Before copying, find the line below that contains "Redwoods Whakarearewa Forest"; then return it and all later lines exactly, up to and including the final line, with no pictures.

========================================================================

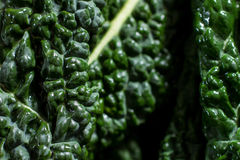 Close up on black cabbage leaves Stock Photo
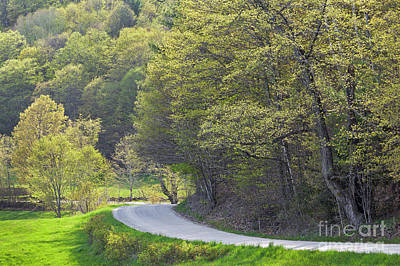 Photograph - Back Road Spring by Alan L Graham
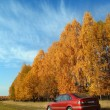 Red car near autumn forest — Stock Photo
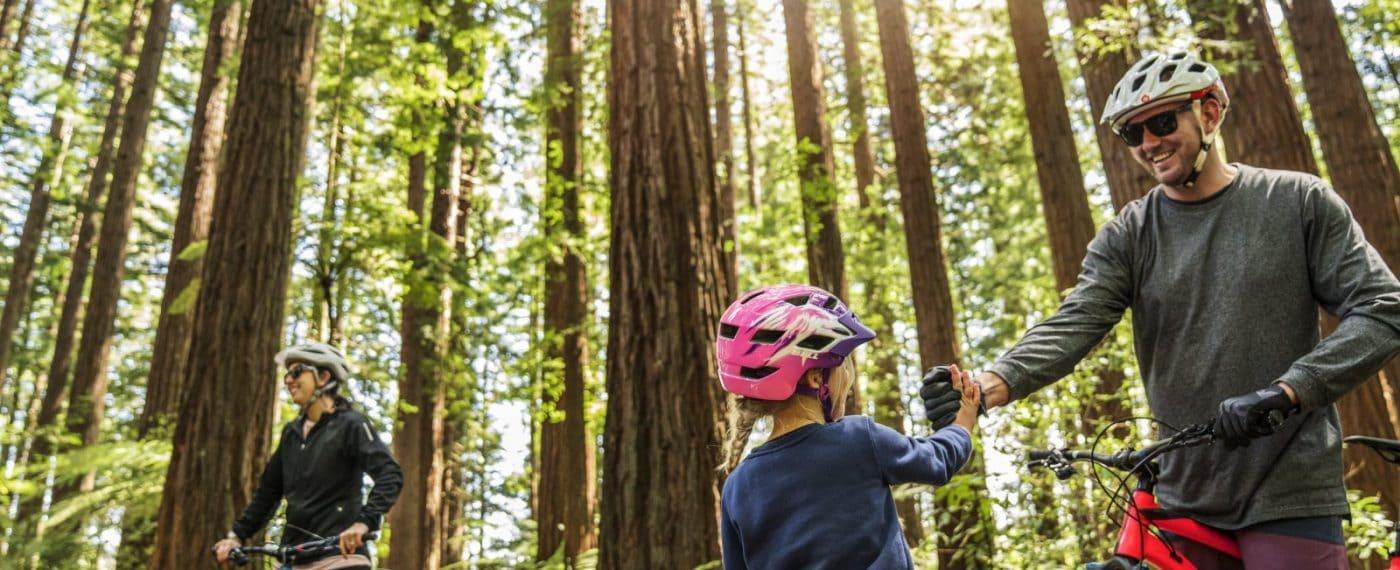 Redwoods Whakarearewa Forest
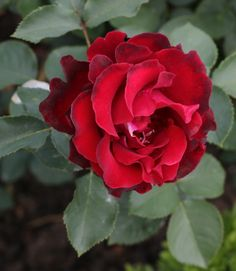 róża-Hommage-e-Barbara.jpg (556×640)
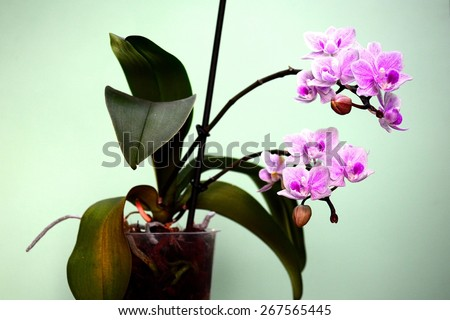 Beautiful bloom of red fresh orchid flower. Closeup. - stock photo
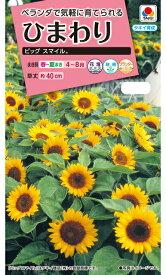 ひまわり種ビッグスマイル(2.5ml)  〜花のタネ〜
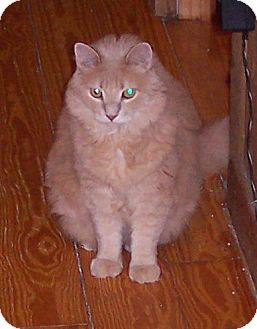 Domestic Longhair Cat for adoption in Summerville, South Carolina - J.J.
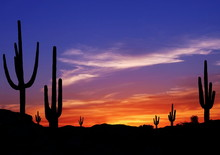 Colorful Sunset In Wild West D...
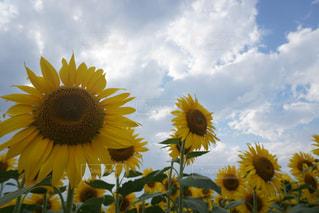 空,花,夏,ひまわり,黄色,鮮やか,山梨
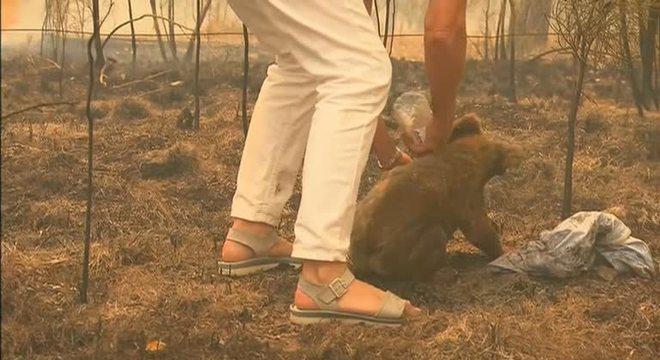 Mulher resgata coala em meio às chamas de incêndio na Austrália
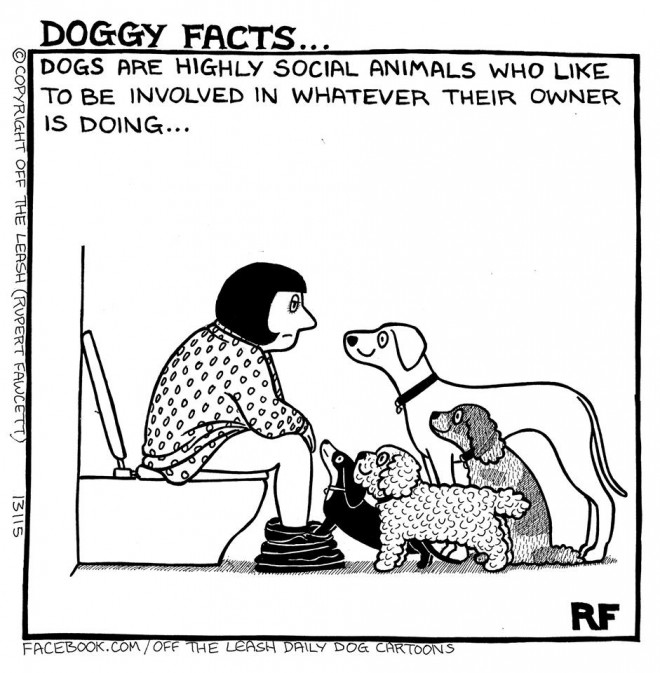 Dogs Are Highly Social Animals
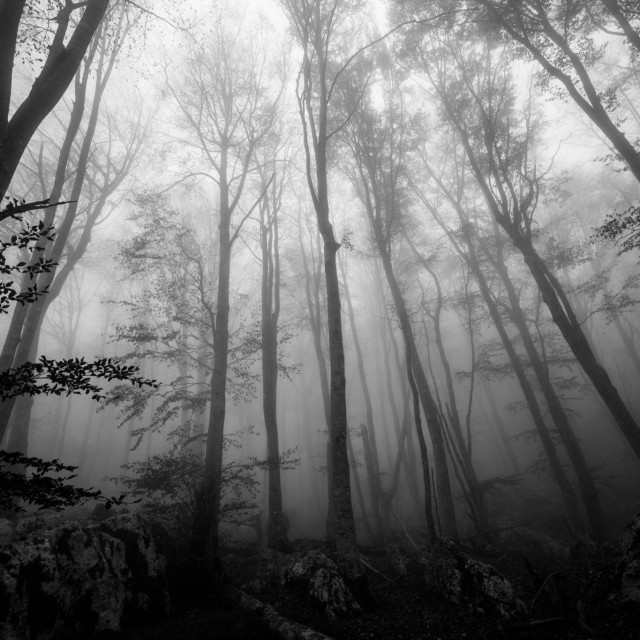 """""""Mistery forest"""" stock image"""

========================================================================

■ Answer to the problem ■
 Redwoods Whakarearewa Forest
 róża-Hommage-e-Barbara.jpg (556×640)
 Beautiful bloom of red fresh orchid flower. Closeup. - stock photo
 ひまわり種ビッグスマイル(2.5ml)  〜花のタネ〜
 Domestic Longhair Cat for adoption in Summerville, South Carolina - J.J.
 Colorful Sunset In Wild West D...
 空,花,夏,ひまわり,黄色,鮮やか,山梨
 Mulher resgata coala em meio às chamas de incêndio na Austrália
 Dogs Are Highly Social Animals
 """""""Mistery forest"""" stock image"""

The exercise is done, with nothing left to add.